Could you copy out every one of the rows below word for word, leaving the pictures out of your answer?

■ **SUPPLIED MATERIAL**:
-- BEGIN --
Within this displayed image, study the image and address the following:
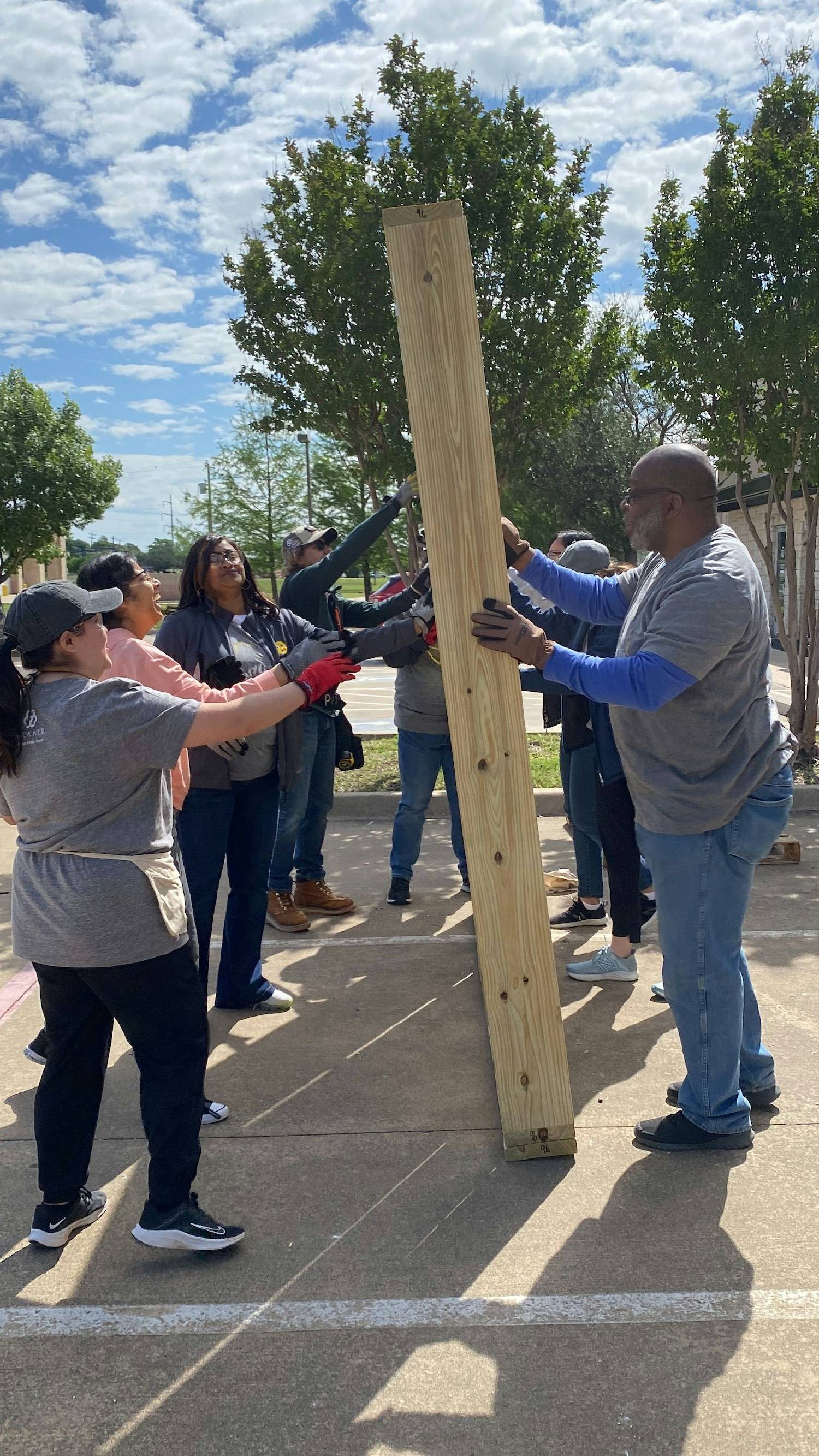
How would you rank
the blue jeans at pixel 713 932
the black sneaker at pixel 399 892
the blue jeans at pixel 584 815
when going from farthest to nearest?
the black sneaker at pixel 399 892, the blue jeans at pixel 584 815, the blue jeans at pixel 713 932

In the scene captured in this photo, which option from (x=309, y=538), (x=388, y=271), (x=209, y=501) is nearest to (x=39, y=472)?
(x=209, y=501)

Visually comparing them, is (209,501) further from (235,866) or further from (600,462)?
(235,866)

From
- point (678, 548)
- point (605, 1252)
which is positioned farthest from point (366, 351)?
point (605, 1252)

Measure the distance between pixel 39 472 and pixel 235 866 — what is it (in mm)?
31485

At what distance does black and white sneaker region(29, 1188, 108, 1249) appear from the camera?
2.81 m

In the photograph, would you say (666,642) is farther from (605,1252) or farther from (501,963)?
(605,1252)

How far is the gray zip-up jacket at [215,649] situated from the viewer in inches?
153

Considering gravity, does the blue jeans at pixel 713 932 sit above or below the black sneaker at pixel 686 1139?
-- END --
■ **WRITTEN RESPONSE**:
Within this displayed image, study the image and address the following:
How would you rank
the blue jeans at pixel 713 932
the black sneaker at pixel 399 892
the blue jeans at pixel 584 815
when going from farthest to nearest?
the black sneaker at pixel 399 892, the blue jeans at pixel 584 815, the blue jeans at pixel 713 932

In the scene captured in this photo, which option from (x=309, y=538), (x=388, y=271), (x=209, y=501) is nearest to (x=39, y=472)?
(x=209, y=501)

Visually comparing them, is (209,501) further from (235,866) or further from (600,462)?
(235,866)

From
- point (678, 548)
- point (605, 1252)
which is positioned farthest from point (366, 351)?
point (605, 1252)

Measure the distance between pixel 39 472 and pixel 235 866 — what is it (in mm)?
31485

At what distance does black and white sneaker region(29, 1188, 108, 1249) appear from the camera?
2.81 m

In the photograph, would you say (666,642) is farther from (605,1252) or farther from (501,963)?
(605,1252)

How far is the gray zip-up jacket at [215,649] situated from the viewer in inches?
153

Considering gravity, does the blue jeans at pixel 713 932 sit above or below the black sneaker at pixel 686 1139?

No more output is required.